History shows that Anna became indentured to leading Adelaide trainer Gordon Richards in 2016 and has ridden here since. However, she seemingly already had a lifetime of experiences to draw upon before hitting Australian race tracks.
“Norway is actually the first country in the world to ban the whip completely,” she says.
“So there’s no whip use, either in track work or at the races. Obviously you need to learn how to ride hands and heels, but we have other tools.
“We have flexible blinkers… you can start the race with no blinkers and pull the blinkers down mid-race. That’s our way of asking the horse to go faster, because we can’t really hit them.
“In Sweden you can hit them three times in the whole race, but in Italy (Sardinia) I asked them about the whip rules and they said it depends who you ride for.”
Anna notes the contrasts in professionalism between Australian racing and some of the European jurisdictions.
“It can be very casual over there,” she says.
“Jockeys are allowed to have their phones in their rooms and you get all the saddles ready before the first race. So, if you have seven rides, you have seven sets of saddle and gear ready to go, already weighed out before the first. Then you can leave the track.
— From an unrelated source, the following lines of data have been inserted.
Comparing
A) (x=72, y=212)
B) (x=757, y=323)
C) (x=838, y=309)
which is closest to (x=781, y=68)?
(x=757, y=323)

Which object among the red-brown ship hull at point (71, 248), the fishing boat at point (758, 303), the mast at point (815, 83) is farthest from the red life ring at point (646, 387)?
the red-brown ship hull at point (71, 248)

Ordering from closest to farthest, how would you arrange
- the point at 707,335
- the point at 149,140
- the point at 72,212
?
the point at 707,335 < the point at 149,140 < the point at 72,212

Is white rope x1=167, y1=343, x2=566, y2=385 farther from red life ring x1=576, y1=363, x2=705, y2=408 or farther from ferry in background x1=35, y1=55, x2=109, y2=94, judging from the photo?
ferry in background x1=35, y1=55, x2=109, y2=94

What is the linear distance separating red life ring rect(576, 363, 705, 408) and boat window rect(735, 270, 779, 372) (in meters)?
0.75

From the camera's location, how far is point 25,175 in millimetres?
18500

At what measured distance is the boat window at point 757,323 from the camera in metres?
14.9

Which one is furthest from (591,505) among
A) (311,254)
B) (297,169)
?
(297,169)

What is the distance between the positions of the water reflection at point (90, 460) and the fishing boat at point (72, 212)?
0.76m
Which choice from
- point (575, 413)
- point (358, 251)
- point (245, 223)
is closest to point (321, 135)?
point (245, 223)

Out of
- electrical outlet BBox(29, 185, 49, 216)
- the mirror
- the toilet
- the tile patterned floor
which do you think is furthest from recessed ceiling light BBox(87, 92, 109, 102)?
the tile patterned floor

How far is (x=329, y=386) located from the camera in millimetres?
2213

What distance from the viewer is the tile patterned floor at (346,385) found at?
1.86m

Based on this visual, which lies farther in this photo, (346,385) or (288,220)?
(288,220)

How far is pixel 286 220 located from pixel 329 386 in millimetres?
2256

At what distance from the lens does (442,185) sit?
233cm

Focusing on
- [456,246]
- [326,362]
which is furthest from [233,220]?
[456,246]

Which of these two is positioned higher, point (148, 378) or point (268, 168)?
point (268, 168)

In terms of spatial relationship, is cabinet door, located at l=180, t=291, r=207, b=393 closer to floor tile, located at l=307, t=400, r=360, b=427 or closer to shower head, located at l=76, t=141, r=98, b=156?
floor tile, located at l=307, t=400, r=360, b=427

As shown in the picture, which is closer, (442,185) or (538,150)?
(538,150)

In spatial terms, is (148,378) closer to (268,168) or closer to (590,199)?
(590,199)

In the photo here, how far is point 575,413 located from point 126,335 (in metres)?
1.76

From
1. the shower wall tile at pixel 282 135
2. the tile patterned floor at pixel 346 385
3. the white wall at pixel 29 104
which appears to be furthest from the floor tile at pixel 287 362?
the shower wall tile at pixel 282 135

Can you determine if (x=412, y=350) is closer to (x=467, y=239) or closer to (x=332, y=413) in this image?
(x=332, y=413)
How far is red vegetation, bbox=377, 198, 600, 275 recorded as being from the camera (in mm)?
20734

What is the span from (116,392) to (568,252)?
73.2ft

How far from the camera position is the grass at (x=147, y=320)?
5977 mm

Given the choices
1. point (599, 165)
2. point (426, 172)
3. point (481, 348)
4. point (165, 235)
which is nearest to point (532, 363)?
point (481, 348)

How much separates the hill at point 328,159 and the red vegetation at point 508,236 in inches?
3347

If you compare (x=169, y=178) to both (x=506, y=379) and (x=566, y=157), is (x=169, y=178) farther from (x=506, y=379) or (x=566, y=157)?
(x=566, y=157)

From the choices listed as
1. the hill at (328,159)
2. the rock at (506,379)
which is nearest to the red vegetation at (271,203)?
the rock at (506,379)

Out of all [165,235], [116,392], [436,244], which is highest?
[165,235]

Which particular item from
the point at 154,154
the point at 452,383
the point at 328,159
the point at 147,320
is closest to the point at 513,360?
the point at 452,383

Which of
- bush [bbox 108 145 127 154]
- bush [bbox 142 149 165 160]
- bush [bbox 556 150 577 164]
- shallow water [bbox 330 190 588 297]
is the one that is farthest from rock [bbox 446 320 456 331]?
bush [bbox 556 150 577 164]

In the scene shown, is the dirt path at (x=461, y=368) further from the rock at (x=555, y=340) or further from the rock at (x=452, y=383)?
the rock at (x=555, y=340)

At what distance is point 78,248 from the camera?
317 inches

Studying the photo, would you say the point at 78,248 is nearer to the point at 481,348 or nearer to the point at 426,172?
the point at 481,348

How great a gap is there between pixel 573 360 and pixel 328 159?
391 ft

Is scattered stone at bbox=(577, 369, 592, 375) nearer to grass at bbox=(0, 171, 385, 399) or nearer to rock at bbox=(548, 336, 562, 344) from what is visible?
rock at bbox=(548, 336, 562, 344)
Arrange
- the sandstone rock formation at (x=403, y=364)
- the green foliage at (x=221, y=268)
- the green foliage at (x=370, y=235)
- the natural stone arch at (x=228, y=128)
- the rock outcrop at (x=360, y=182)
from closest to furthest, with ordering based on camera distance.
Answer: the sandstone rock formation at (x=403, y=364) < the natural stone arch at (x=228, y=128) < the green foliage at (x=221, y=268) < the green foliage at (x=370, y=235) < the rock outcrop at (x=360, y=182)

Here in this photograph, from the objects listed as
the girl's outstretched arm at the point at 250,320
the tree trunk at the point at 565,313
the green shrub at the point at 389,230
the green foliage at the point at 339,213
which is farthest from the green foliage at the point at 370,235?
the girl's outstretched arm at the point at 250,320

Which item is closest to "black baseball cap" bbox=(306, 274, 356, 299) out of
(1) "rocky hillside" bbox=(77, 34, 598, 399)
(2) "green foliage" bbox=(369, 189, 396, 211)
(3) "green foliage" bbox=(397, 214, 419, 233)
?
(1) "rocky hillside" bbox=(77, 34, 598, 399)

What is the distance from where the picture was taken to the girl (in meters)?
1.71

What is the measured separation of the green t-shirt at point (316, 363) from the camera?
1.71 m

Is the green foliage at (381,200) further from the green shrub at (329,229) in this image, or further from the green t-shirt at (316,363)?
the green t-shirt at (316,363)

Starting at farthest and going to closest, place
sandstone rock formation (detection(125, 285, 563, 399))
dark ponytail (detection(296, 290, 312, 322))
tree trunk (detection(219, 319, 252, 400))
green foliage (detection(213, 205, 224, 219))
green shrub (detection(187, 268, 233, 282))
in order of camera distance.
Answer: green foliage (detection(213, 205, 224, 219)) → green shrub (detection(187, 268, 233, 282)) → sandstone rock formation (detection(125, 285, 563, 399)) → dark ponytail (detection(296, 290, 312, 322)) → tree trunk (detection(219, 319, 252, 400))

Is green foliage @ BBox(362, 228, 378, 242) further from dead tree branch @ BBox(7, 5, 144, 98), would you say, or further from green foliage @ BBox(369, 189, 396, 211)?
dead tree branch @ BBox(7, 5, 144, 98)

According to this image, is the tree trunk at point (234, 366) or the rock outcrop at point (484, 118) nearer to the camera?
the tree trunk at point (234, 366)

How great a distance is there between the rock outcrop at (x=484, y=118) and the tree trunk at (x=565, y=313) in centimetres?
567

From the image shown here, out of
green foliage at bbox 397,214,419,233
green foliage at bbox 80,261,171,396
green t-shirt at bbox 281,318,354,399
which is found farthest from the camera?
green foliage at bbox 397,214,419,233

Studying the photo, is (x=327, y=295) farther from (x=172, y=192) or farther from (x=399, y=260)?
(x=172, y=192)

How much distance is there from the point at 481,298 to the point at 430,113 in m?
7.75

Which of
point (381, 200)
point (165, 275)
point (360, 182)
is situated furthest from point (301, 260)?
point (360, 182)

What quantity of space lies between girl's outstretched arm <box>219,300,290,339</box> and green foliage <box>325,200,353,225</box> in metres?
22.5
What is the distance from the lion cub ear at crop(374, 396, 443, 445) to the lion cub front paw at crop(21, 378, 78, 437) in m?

“If I was riding a horse in the race, I’d just ride it from the stable over to the mounting yard, then just take it down to the barriers
“And if I had a break of a few races, I would – in my silks – go to the supermarket in between and buy chocolates or whatever.”
As an apprentice in Norway, Anna travelled regularly to Sweden and Denmark, “because that’s like going to Bordertown and Naracoorte, three or four hours down the road”.
However, she found her one-meeting experience in Sardinia particularly memorable.
“I flew over there and rode a few races at one meeting and it was interesting, because I think I was the first female jockey to have ridden (in races) there,” she says.
“I got a little write-up in the newspaper, and a few people wanted my autograph when I made it to the track.
“They didn’t have a female changing room or anything like that and it was a pretty big deal that I was a girl.
“I didn’t get to ride a winner, but it was a really cool experience, because I was an absolute nobody, a 4kg-claiming apprentice.”
Anna rode mostly track work in Dubai, plus “a few races”, but describes saddling up horses for Group 1 races as “a huge thrill”.
“I got to work with some amazing jockeys too and I learned a lot from them,” she says.
Anna’s next experience outside of her comfort zone is riding without a claim, as of next week.
“I’m just focusing on maintaining all the support I’ve achieved over the last 12 months at Murray Bridge,” she says.
“I’ve been working really hard… to build up a clientele and I’m on a really good roll at a moment.
“When I come out of my time I want to keep working exactly the way I am and ride for all these trainers, who are being amazing to me at the moment.
“It’s a bit scary to come out of my time, as any apprentice will say… but I want to see how far I can take it.”
Anna – who speaks with a surprisingly strong Australian accent, given her relatively short time in this country – says since moving to Adelaide she has been grateful for the support of local trainers, including Murray Bridge-based Michael Hickmott over the past year.
“Michael’s been my boss for the past 12 months and he’s been wonderful to me, I’m truly grateful,” she says.
“I’ve also had amazing support from Dan Clarken and Oopy McGillivray, and Heather Lehmann.”
Anna has 121 career wins, including 47 at metropolitan level. She now has her sights set on an elusive black type winner.
“I’ve been very close a couple of times, on longshots, which seems to be my go,” she says.
“To try to tick off those black type win is probably the next goal in my career.”
Note: Anna will ride at Monday’s Darwin Cup meeting.
PHOTO: One of Anna Jordsjo’s first rides as an apprentice, back home in Norway at Øvrevoll Racecourse, in 2014.